**Written task:**
Copy the records word for word, from the line containing "Meister Baer Hotel" through the line containing "Pirámide romboidal", including both of those lines. Leave the pictures out.

**Dataset records:**

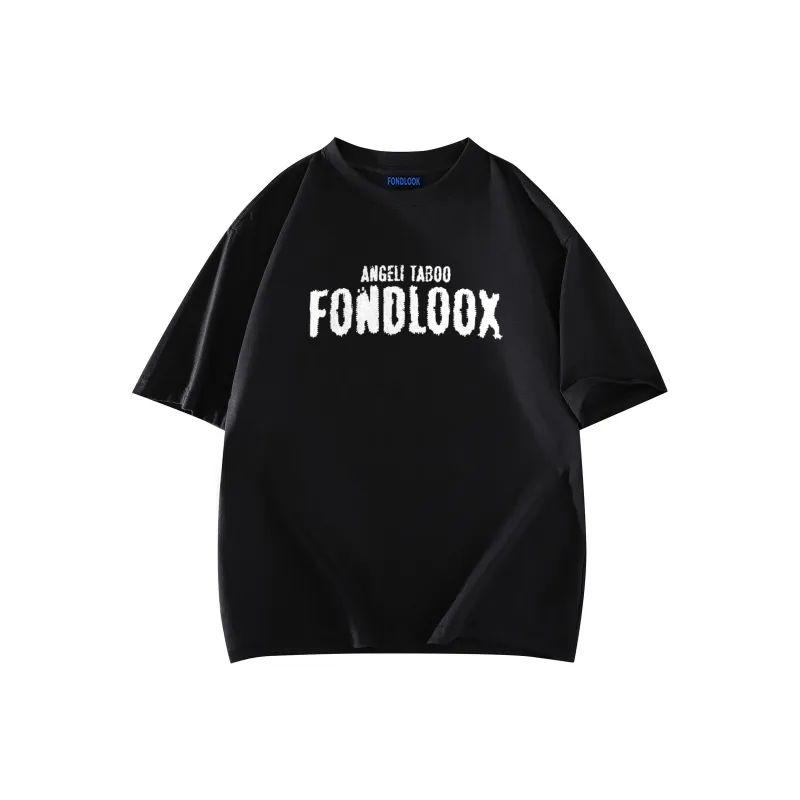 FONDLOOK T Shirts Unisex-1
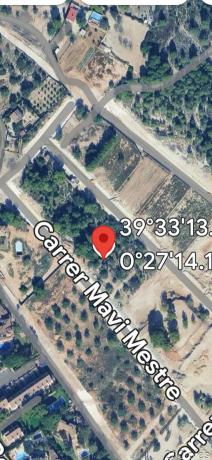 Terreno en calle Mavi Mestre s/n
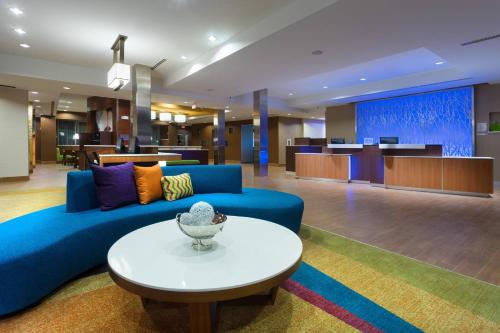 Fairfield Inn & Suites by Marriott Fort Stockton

* * *

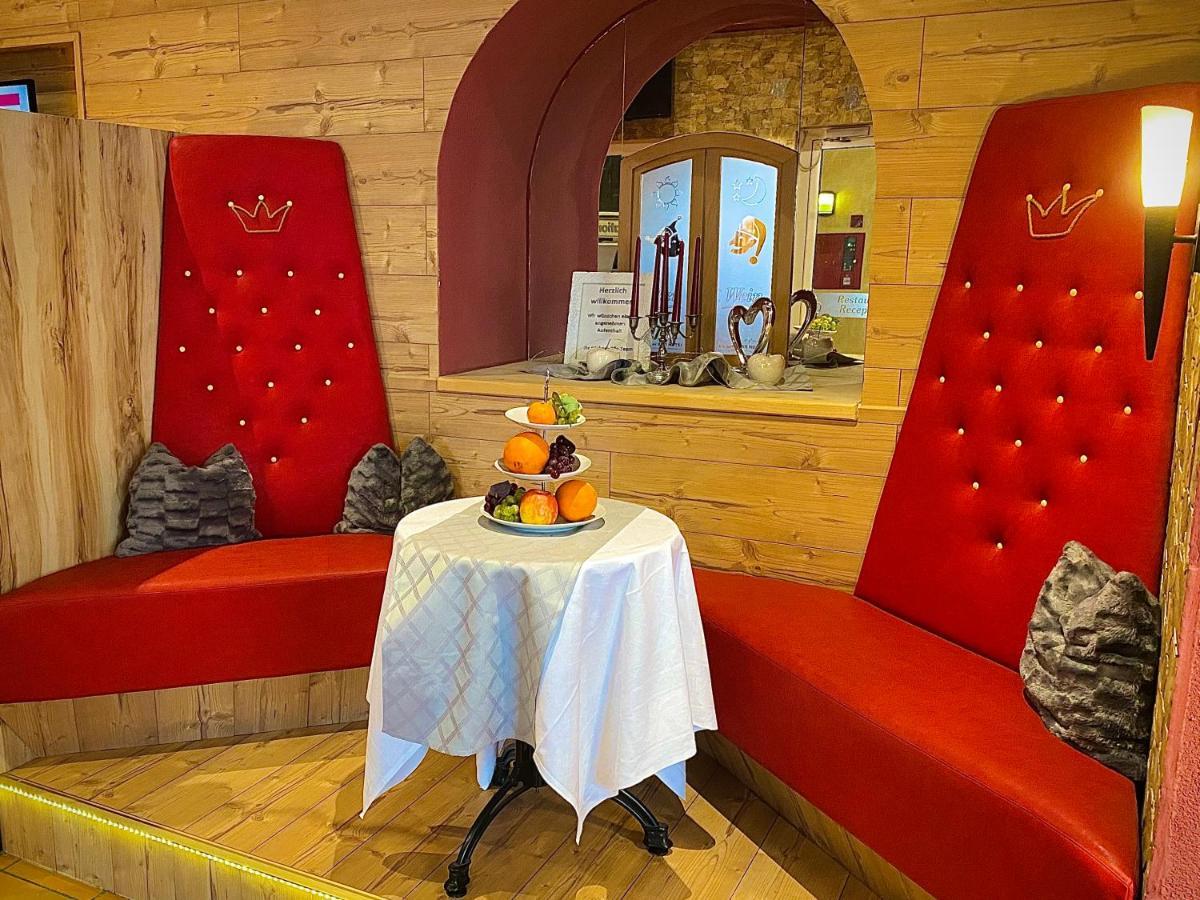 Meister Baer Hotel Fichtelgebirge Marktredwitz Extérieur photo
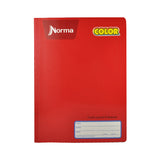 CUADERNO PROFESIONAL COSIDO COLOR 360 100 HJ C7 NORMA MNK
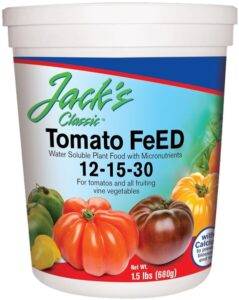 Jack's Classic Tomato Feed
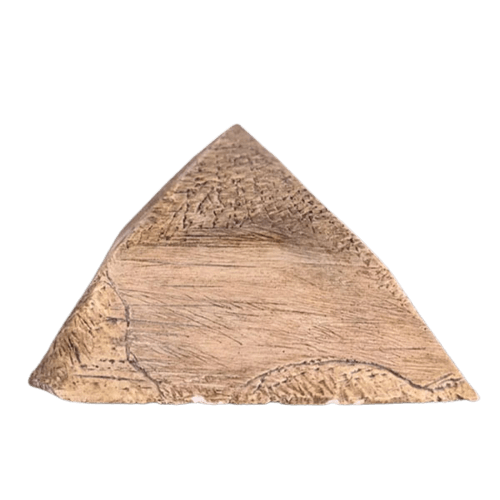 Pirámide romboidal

--

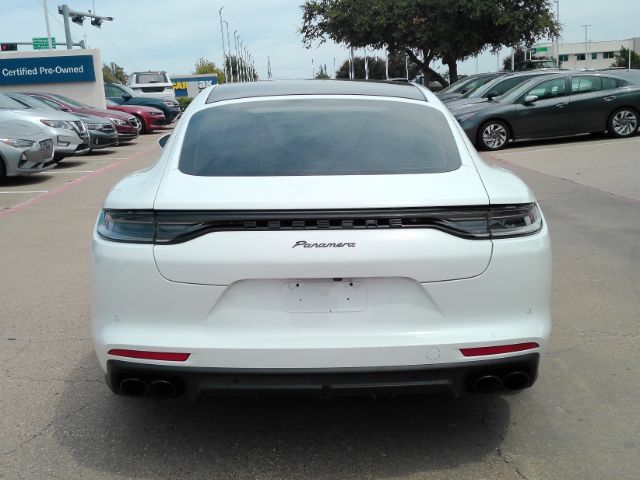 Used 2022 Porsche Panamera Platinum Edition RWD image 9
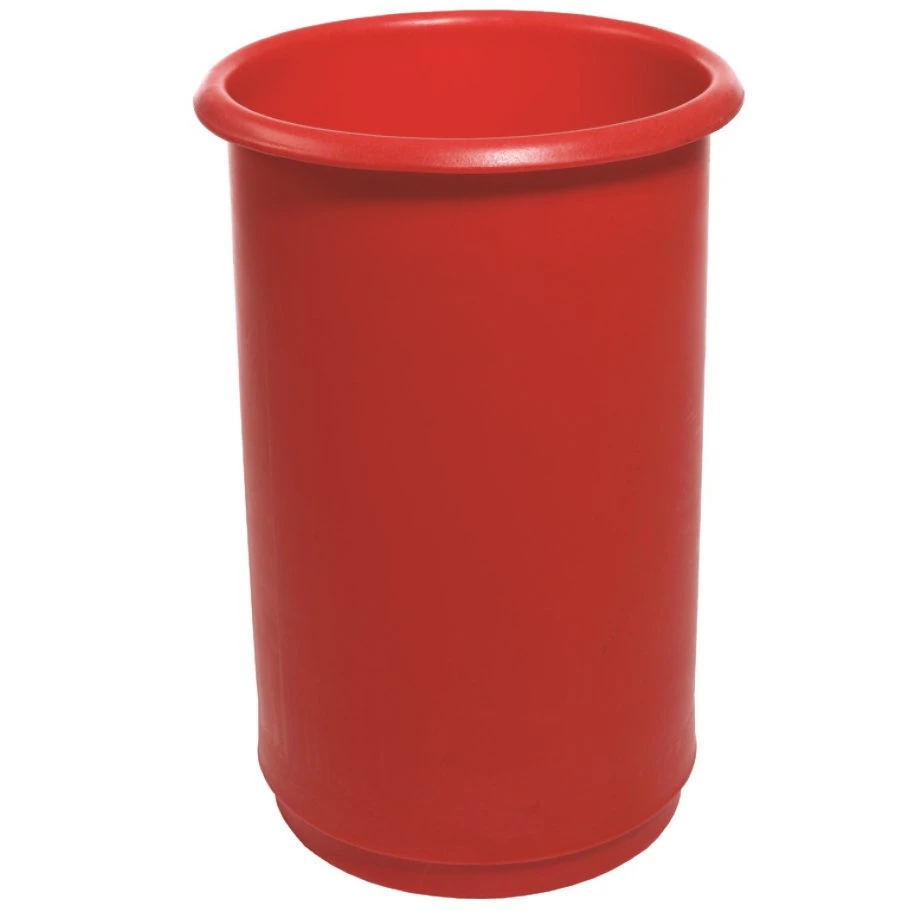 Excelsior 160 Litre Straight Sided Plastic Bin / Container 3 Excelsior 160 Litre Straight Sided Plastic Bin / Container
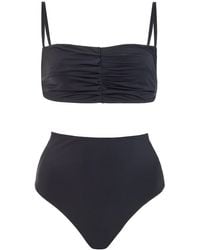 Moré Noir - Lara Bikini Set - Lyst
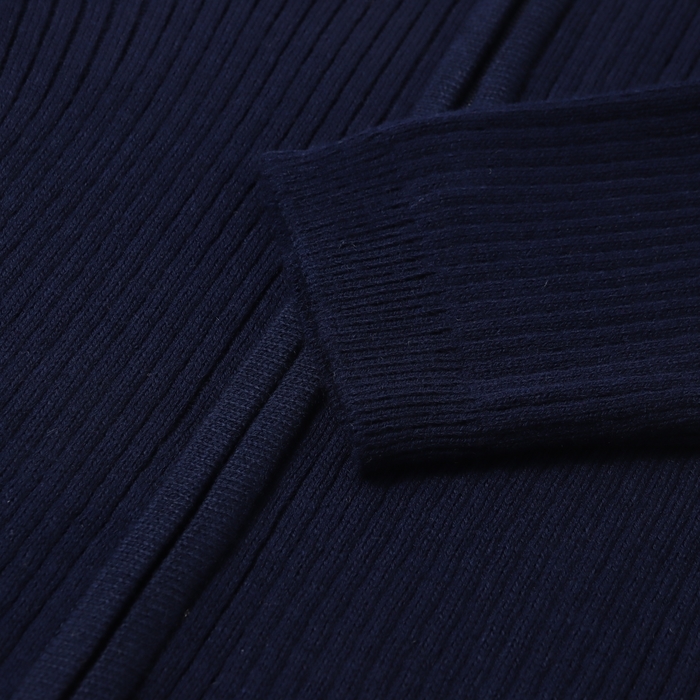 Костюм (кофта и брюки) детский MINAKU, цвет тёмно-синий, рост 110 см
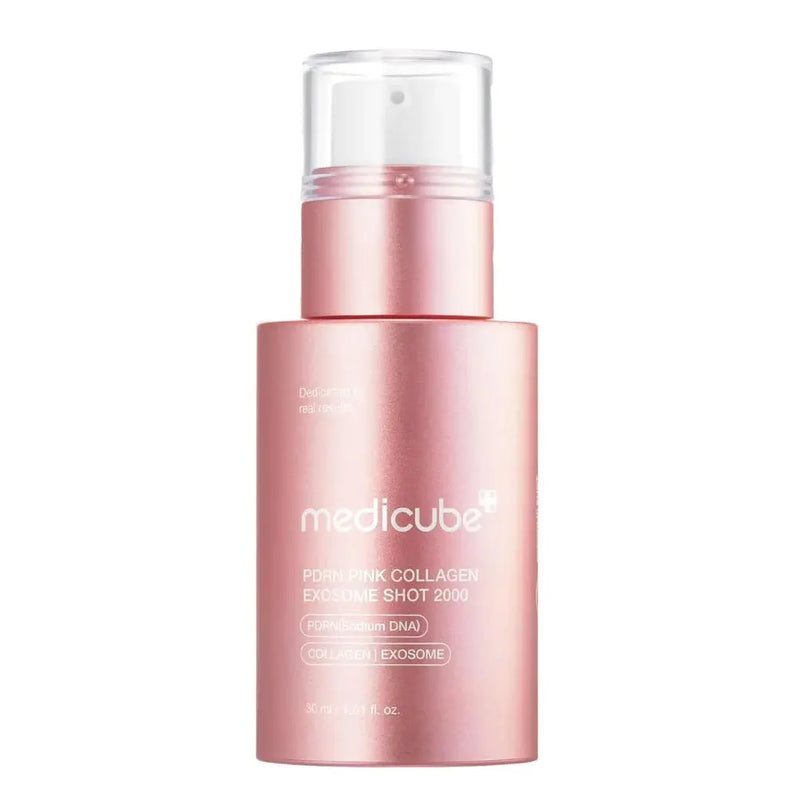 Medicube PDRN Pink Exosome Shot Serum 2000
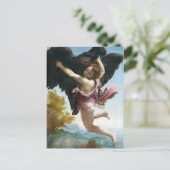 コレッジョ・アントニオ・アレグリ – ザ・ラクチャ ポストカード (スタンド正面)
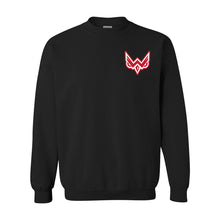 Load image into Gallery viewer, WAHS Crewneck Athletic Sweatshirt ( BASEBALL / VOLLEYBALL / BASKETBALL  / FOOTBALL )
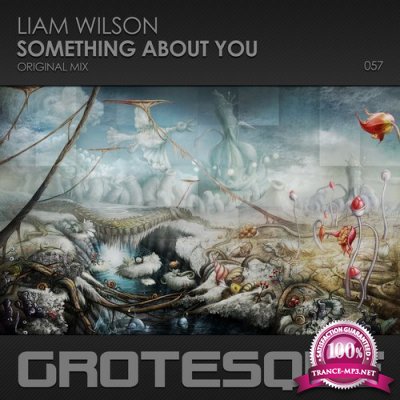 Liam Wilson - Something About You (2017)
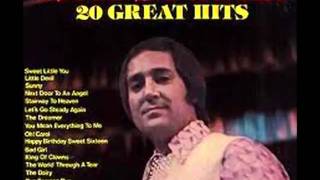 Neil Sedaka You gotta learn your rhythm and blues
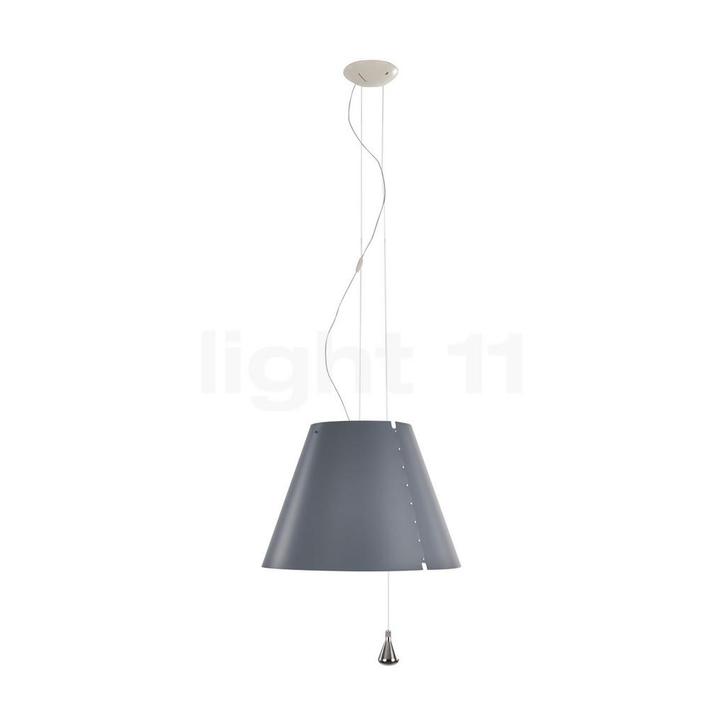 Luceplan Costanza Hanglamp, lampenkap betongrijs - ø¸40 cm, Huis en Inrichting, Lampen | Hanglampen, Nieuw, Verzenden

**Result for this exercise:**
 Meister Baer Hotel Fichtelgebirge Marktredwitz Extérieur photo
 CUADERNO PROFESIONAL COSIDO COLOR 360 100 HJ C7 NORMA MNK
 Jack's Classic Tomato Feed
 Pirámide romboidal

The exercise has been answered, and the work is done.